§ **Complete the following**:
[1] According to the wiki page on Schröder's method, in what year did Ernst Schröder publish his paper on algorithms for solving equations?
[2] Reproduce the wiki page on Schröder's method word for word from "Schröder's method - avachon100501/ultrafractalcollection" to "it's own page.".

Schröder's method - avachon100501/ultrafractalcollection GitHub Wiki
Schröder's method refers to two families of equations used to find roots of nonlinear functions of a single variable. These methods are not very often explored, but it does deserve it's own page.
History
In 1870, Ernst Schröder (1841 - 1902) published this paper: On Infinitely Many Algorithms for Solving Equations (original German title: Ueber unendlich viele hlgorithmen zur hufliisnng der Gleichungen). This paper was originally published in German, but an English translation was published by G. W. Stewart on November 1992 (revised January 1993). Schröder's goal was to find the roots of the equation f(z) = 0, where f is analytic about the roots in question. He begun by distinguishing two kinds of methods. The first is typified by Newton's method and consists of the successive substitution of iterates in a fixed formula. Schröder calls such methods algorithms, a usage more restricted than ours today. The essence of the second kind of method consists in constructing a sequence of functions. Bernoulli's method can be regarded as a method of the second kind. It is in this paper that he created Schröder's equation.

§ **Information provided**:
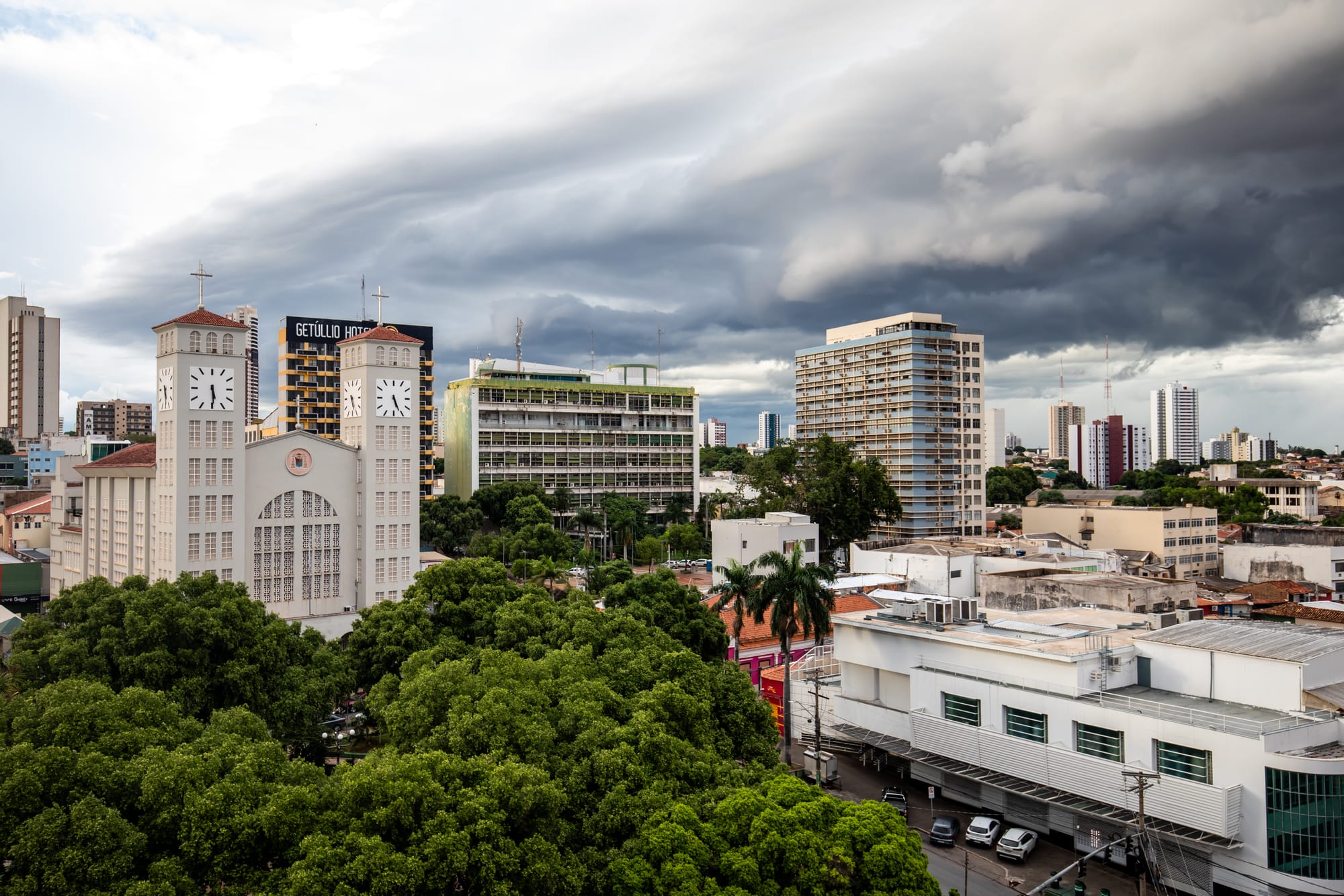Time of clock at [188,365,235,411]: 5:29
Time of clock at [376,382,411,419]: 5:26
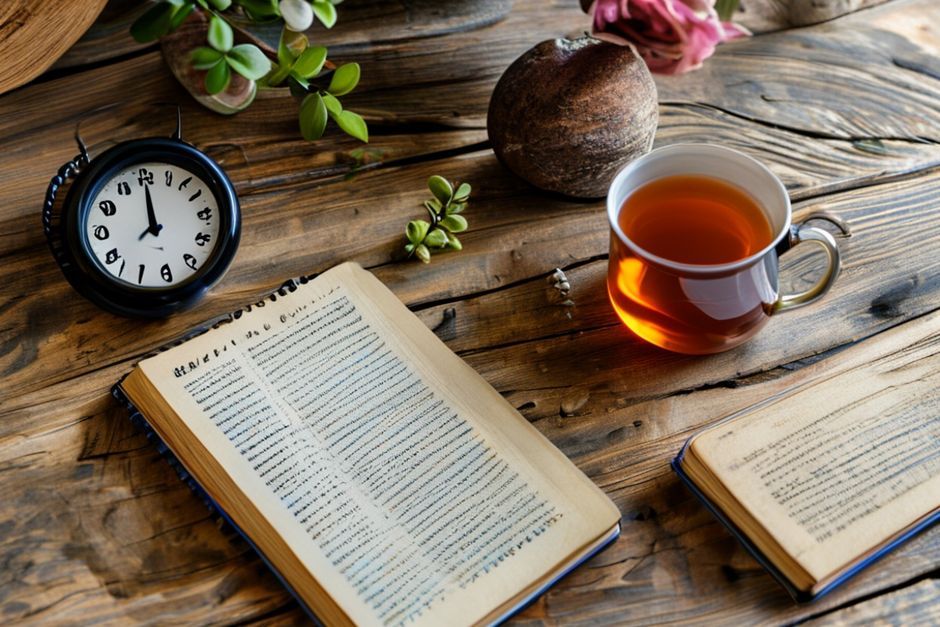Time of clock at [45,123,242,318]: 12:00
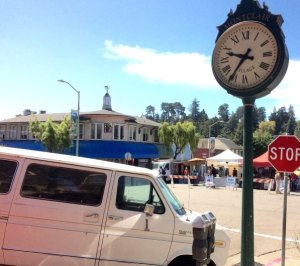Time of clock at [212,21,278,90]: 9:35
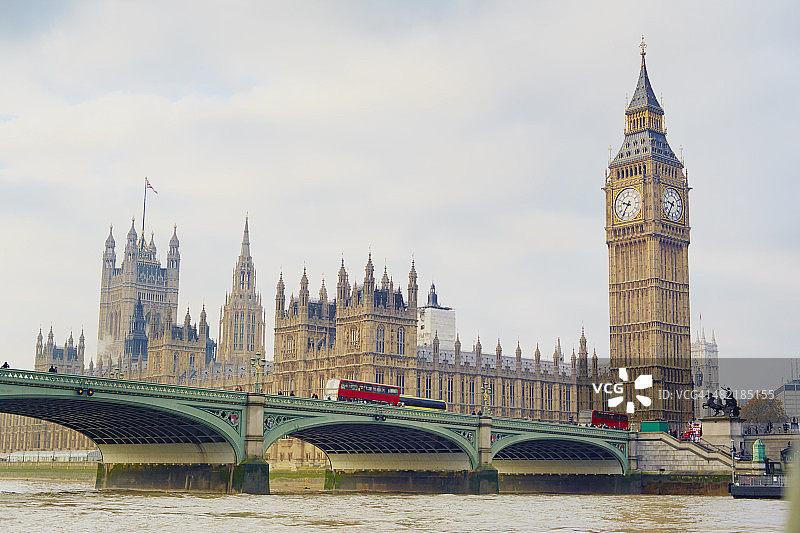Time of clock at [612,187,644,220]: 9:35
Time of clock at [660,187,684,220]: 9:35
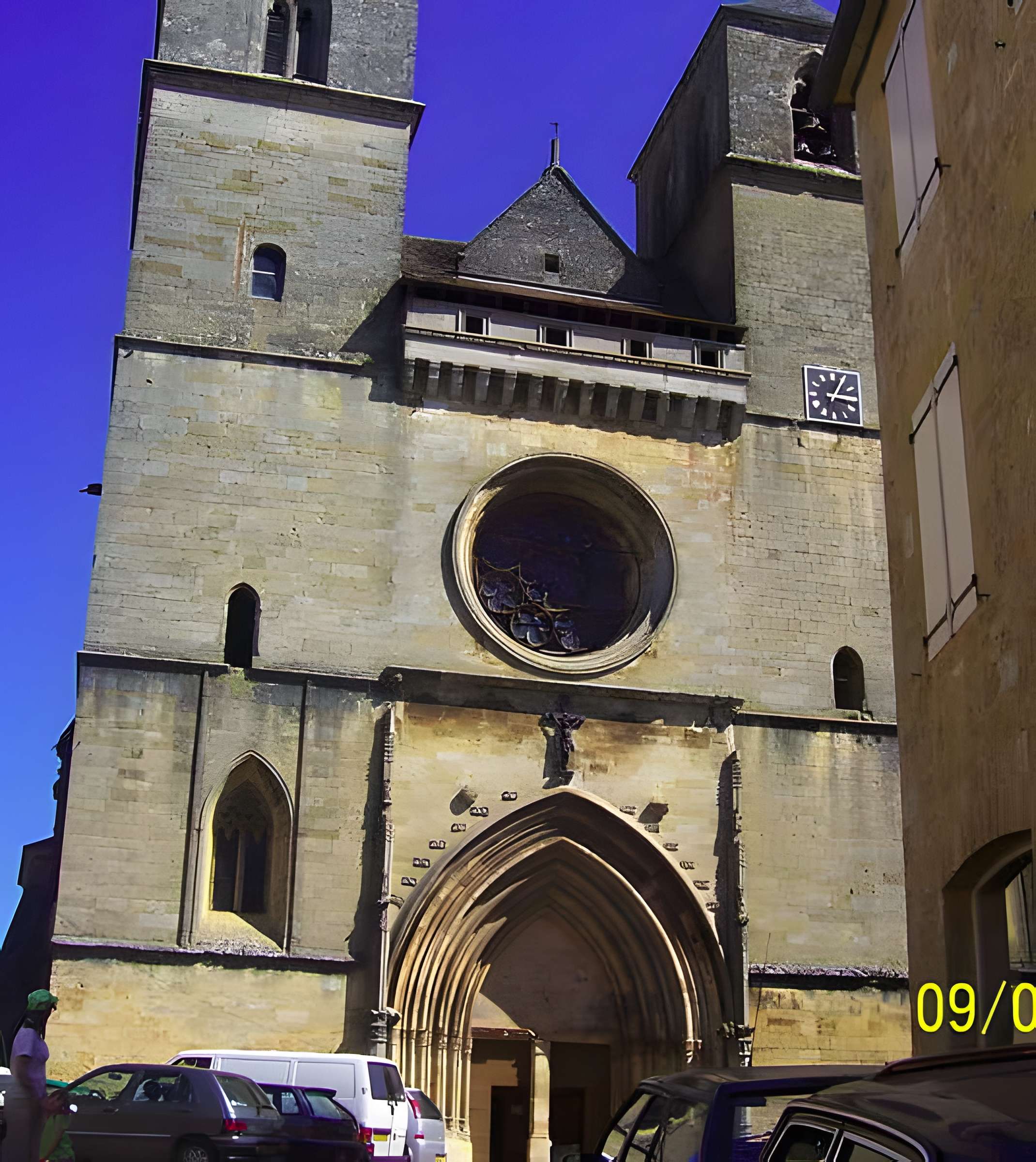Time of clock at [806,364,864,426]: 3:05
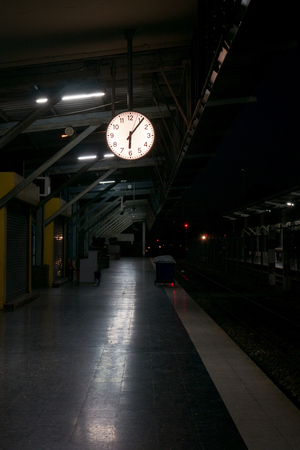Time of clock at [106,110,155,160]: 6:06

§ **Responses to the tasks**:
[1] 1870

[2]
Schröder's method - avachon100501/ultrafractalcollection GitHub Wiki
Schröder's method refers to two families of equations used to find roots of nonlinear functions of a single variable. These methods are not very often explored, but it does deserve it's own page.